“写真映え”する間取りとは?設計段階で広報ができること
完成した住宅を魅力的に伝えるために欠かせない「写真」。しかし実は、その“撮れ高”は設計段階からすでに決まっています。広報ができることは、完成後の発信だけではありません。設計の段階から関わることで、「写真映えする住まい」をつくることが可能になります。
まず意識したいのが「光の入り方」です。
写真において光は主役ともいえる存在です。大きな窓の配置や方角、吹き抜けの有無によって、空間の印象は大きく変わります。午前と午後でどんな光が入るのかを想像しながら設計することで、時間帯ごとに異なる表情を楽しめる空間になります。
次に「抜け感」と「奥行き」です。
リビングからダイニング、キッチンへと視線が自然に抜ける配置は、写真にしたときに広がりを感じさせます。さらに、奥に窓やグリーンが見えることで、空間に立体感が生まれ、印象的な一枚になります。
また「余白をつくる」ことも重要です。
家具や装飾で埋め尽くされた空間よりも、少しの余白があることで、暮らしのイメージが広がります。写真にしたときにも“抜け”が生まれ、洗練された印象を与えることができます。

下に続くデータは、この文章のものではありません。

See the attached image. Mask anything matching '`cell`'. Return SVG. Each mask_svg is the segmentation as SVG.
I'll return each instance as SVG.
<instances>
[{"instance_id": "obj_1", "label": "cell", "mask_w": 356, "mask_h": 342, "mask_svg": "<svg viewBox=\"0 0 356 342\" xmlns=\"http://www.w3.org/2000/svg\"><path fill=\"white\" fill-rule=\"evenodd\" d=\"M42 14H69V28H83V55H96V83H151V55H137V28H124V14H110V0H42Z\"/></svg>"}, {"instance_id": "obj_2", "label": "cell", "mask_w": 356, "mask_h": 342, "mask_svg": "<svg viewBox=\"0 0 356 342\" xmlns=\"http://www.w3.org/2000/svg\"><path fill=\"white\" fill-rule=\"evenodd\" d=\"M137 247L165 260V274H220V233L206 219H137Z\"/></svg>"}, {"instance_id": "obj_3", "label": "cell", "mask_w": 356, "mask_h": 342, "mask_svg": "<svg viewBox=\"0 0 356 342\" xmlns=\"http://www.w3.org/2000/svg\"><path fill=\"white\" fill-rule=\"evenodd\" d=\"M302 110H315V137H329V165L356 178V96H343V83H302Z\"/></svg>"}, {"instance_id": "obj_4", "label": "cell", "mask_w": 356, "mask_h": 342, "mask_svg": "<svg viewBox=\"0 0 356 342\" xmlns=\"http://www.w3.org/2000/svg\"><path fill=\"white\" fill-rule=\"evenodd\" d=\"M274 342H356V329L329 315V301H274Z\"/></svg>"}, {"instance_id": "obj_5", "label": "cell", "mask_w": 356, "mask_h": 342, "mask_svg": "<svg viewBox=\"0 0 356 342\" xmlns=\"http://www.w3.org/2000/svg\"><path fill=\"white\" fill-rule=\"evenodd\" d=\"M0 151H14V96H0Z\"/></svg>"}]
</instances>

ここで広報ができるのは、「どこを撮るか」を事前に考えることです。
たとえば「このリビングはこの角度から撮ると魅力が伝わる」といった視点を設計担当と共有することで、窓の位置や壁の抜き方、照明計画にも活かすことができます。
“写真映え”は偶然ではなく、設計と広報の連携から生まれるもの。
一枚の写真のために設計する。そんな意識が、これからの住宅づくりに新しい価値をもたらします。